Thursday, January 8, 2009

Closing Time / A New York City High School Will Phase-Down

The NYCDoE will close Bayard Rustin High School for Humanities, a troubled large comprehensive high school on West 18th Street, in 2012, phasing-it down year-by-year until then.

InsideSchools says that many of the teachers leaving today looked depressed, and on GothamSchools, a student named Luke angrily denounces the DoE:
“ITS PRETTY EASY TO CLOSE DOWN A SCHOOL, BUT ITS PREETY HARD TO TURN IT AROUND…IT IS VERY EASY TO GIVE UP BUT IT IS VERY HARD TO TRY AND NOT GIVE UP WHEN WE HAVE PEOPLE WHO ONLY CARE ABOUT MONEY.”
The school received a report grade of F, has had high teacher turnover, and was roiled by a Regents grading scandal--all things that make the closure seem inevitable. When schools close, it is sad for students, teachers, and staff, even those who support the closure. I visited Rustin on three occasions, barely getting to know the school, yet I still feel a sense of loss.

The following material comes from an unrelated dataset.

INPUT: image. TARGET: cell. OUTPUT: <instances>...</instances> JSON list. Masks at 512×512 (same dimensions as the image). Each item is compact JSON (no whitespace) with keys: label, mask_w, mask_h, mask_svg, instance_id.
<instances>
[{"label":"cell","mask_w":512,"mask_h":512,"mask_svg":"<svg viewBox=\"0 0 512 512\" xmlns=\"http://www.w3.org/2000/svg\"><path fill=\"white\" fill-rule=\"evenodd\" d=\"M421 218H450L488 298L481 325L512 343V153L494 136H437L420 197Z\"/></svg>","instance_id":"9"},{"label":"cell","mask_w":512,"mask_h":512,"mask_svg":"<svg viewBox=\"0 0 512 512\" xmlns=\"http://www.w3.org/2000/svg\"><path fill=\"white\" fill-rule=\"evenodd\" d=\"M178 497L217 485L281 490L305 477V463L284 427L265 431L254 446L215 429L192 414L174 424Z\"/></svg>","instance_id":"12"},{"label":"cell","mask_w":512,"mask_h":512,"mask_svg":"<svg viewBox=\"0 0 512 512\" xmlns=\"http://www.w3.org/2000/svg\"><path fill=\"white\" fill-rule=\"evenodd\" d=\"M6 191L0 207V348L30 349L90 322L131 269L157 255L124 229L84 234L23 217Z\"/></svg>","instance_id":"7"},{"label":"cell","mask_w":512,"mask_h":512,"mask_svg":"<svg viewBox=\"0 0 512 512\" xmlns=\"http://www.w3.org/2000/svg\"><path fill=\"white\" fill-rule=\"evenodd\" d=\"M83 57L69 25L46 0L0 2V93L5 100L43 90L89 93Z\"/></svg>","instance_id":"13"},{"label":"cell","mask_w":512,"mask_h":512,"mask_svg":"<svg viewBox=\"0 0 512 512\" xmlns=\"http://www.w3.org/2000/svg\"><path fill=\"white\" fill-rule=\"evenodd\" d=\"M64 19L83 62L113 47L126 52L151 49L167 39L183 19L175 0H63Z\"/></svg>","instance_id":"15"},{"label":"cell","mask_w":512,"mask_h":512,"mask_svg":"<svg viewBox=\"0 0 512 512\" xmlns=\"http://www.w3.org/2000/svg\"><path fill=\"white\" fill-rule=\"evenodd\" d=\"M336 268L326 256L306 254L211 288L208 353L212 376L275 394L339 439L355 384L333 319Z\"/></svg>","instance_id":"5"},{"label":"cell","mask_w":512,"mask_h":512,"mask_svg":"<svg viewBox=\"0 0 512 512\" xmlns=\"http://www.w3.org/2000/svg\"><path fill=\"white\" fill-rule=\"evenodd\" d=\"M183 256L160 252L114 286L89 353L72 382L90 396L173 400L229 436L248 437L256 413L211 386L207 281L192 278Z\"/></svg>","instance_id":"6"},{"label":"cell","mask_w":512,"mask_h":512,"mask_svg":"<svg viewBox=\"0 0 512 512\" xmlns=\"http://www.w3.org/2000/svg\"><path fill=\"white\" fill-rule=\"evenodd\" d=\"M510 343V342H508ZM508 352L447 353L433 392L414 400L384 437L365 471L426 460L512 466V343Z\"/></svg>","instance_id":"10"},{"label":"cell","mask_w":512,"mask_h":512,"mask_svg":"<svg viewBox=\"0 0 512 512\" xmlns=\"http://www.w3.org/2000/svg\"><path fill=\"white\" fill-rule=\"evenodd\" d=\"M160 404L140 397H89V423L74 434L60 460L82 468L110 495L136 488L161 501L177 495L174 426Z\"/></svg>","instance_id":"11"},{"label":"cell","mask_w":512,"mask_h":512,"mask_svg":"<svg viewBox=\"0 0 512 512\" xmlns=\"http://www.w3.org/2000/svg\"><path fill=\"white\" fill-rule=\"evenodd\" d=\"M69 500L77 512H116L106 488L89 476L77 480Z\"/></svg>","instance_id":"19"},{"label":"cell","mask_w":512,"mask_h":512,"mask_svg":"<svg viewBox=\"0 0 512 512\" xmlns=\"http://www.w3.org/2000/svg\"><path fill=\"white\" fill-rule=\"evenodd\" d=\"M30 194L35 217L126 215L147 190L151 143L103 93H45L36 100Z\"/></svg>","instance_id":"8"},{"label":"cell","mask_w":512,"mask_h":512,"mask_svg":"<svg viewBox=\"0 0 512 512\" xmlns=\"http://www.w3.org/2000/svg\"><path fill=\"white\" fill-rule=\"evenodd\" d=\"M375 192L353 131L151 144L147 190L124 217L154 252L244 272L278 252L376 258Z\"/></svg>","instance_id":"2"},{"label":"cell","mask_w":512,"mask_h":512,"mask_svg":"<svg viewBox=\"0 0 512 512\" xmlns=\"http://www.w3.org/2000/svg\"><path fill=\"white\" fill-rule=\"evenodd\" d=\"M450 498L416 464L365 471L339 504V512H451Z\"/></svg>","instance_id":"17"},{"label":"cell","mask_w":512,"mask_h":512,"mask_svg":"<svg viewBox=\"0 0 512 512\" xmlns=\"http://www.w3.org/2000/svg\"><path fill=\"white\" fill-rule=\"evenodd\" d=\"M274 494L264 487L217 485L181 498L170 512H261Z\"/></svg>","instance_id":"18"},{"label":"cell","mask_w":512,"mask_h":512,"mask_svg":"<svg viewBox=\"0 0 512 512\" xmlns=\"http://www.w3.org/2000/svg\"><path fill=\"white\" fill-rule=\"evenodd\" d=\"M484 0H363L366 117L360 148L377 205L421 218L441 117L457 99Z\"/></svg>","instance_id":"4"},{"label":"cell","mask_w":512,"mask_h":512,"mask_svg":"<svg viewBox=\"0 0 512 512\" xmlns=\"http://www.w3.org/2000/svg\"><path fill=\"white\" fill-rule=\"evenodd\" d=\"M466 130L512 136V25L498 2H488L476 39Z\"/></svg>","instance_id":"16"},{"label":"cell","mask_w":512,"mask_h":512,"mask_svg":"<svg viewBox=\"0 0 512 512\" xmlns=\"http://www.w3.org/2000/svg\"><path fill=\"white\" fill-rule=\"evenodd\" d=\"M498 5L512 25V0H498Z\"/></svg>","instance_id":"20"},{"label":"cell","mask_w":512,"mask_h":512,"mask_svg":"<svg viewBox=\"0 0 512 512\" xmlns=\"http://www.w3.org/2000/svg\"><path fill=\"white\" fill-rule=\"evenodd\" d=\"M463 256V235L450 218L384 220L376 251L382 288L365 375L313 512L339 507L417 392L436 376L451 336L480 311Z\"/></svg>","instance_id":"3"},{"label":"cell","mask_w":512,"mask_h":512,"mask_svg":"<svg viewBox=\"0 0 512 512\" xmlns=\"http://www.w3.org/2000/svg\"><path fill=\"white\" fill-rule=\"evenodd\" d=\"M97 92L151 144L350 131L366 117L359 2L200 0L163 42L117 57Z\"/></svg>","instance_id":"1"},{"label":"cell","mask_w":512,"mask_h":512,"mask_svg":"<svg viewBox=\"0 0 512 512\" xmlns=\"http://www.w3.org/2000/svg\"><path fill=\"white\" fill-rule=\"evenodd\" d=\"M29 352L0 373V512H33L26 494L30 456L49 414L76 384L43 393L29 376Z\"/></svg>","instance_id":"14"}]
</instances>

The shuttering of Rustin reminds me of a fantastic New Yorker article on the instability that befell students left in the lurch by the closing of a low-performing Denver high school. Many of the students profiled in The New Yorker article got lost in the transition, eventually dropping out, with Denver school officials explaining the tragedy as the “collateral damage” of school improvement.